Constructivist Left, Exceptionalist Right and Zoocentric Freedom
Debates about human nature usually collapse into two stale camps.
The Constructivist view, most common on the Left, sees people as blank slates—infinitely plastic and in need of enlightened elites to shape them. Rousseau, Marx, and modern progressives follow this path, imagining benevolent central planners who can mold society for the better. It easily drifts into conspiracy-theory thinking of the “good cabal” type—powerful institutions that, if trusted, will deliver justice and progress.
The Exceptionalist view, often found on the Right, holds that humans are set apart by divine or biological gifts. Traditional religious conservatives argued for innate moral endowments; Buchanan defended unique cultural essences; today’s Woke Right, from Bannon on down, insists that “real people” have authentic instincts under siege by corrupt elites. Here the conspiracy-theory thinking flips: elites are not benevolent saviors but demonic forces bent on destruction.
Against both sits a third view: Zoocentrism.
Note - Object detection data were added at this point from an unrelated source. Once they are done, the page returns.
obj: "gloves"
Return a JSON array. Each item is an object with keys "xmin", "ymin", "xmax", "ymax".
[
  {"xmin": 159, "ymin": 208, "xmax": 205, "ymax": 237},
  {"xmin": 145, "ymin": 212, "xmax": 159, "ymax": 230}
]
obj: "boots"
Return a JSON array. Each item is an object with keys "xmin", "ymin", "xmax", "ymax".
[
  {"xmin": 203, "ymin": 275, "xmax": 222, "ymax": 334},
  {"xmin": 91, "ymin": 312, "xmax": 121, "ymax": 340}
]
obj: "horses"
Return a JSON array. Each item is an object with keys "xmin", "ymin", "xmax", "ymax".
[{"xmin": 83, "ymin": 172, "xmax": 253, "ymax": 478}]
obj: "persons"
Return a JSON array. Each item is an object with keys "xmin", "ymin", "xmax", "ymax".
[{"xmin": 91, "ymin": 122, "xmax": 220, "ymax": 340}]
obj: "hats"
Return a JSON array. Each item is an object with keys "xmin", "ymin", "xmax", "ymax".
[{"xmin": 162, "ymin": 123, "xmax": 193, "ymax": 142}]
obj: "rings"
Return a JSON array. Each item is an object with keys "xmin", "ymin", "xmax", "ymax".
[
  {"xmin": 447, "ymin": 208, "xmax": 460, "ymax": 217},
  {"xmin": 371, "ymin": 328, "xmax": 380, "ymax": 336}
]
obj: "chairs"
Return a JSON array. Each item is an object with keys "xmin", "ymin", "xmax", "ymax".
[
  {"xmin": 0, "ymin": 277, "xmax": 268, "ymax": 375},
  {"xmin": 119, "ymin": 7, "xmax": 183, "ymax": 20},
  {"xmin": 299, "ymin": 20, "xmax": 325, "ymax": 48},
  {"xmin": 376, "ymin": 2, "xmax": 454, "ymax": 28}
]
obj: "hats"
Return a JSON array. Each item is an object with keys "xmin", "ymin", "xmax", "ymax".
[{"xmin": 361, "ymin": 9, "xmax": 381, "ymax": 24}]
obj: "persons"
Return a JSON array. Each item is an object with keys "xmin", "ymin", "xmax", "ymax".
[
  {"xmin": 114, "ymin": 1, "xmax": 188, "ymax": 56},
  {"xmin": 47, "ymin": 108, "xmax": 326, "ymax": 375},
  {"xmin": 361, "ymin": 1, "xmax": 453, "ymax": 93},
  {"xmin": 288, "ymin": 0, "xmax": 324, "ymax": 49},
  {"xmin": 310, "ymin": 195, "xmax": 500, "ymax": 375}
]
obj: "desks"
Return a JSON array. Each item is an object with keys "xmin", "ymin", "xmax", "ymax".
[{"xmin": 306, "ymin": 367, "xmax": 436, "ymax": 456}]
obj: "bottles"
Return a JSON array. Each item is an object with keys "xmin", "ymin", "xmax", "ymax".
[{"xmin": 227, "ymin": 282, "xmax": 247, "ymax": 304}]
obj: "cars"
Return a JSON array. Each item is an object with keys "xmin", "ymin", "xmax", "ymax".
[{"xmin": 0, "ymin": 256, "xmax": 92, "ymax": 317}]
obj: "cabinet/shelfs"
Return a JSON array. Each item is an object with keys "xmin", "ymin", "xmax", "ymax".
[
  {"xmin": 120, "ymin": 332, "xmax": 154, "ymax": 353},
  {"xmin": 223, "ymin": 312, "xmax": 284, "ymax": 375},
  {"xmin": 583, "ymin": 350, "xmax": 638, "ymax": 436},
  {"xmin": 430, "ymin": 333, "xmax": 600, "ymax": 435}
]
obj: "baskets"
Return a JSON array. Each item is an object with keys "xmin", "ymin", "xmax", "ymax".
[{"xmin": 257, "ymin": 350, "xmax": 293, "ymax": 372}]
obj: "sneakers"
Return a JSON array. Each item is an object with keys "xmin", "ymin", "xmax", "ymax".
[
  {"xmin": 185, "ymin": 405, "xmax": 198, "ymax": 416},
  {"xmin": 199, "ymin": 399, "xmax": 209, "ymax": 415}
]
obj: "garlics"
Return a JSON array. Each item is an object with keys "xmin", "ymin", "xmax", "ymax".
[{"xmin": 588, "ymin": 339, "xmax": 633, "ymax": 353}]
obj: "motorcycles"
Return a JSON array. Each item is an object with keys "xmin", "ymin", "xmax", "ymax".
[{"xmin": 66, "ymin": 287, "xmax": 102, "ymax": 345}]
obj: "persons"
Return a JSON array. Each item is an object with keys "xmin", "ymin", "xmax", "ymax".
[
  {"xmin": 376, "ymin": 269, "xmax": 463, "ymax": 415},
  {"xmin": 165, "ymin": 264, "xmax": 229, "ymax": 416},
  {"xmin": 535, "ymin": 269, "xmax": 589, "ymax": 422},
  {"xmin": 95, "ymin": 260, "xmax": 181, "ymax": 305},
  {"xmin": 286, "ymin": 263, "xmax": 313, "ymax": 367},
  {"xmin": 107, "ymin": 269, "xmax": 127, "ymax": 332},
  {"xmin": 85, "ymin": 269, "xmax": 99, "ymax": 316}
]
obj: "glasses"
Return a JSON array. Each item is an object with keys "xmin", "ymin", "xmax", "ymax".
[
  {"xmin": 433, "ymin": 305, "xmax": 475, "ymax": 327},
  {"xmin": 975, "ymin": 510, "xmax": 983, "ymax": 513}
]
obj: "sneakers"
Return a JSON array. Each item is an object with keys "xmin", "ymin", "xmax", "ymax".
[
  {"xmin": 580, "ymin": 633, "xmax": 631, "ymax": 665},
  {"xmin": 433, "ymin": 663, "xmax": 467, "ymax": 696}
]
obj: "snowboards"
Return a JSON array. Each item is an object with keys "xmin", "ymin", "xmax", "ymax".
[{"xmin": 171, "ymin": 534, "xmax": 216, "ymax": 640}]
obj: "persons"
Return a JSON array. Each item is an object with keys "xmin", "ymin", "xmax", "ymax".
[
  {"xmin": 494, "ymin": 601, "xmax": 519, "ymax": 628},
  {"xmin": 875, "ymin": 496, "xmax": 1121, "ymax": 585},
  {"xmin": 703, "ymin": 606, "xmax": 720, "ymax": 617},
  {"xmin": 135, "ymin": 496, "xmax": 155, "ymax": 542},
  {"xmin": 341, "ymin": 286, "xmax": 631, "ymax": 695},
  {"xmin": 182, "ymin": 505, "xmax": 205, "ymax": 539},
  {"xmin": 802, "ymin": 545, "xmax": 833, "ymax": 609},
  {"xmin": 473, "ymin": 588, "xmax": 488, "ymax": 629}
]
Thinkers like Adam Smith and Hayek recognized that humans are not blank or uniquely divine, but ordinary animals whose instincts are harnessed by cultural evolution into new powers—markets, science, free expression. I’ve argued in my own books that this Nature-Harnessing process is why we can cling to zoocentrism even though it seems as if we’re biologically distinct. Just as Galileo explained why it looked like the Sun circled the Earth, harnessing explains why humans appear to transcend the animal kingdom: culture evolved to reshape our existing instincts—making speech feel natural, writing look like nature, and more.
Both Constructivists and Exceptionalists reduce humans to caricatures. Zoocentrism instead sees us clearly: base animals, transformed by culture, with all the promise—and dangers—that emergent forces bring.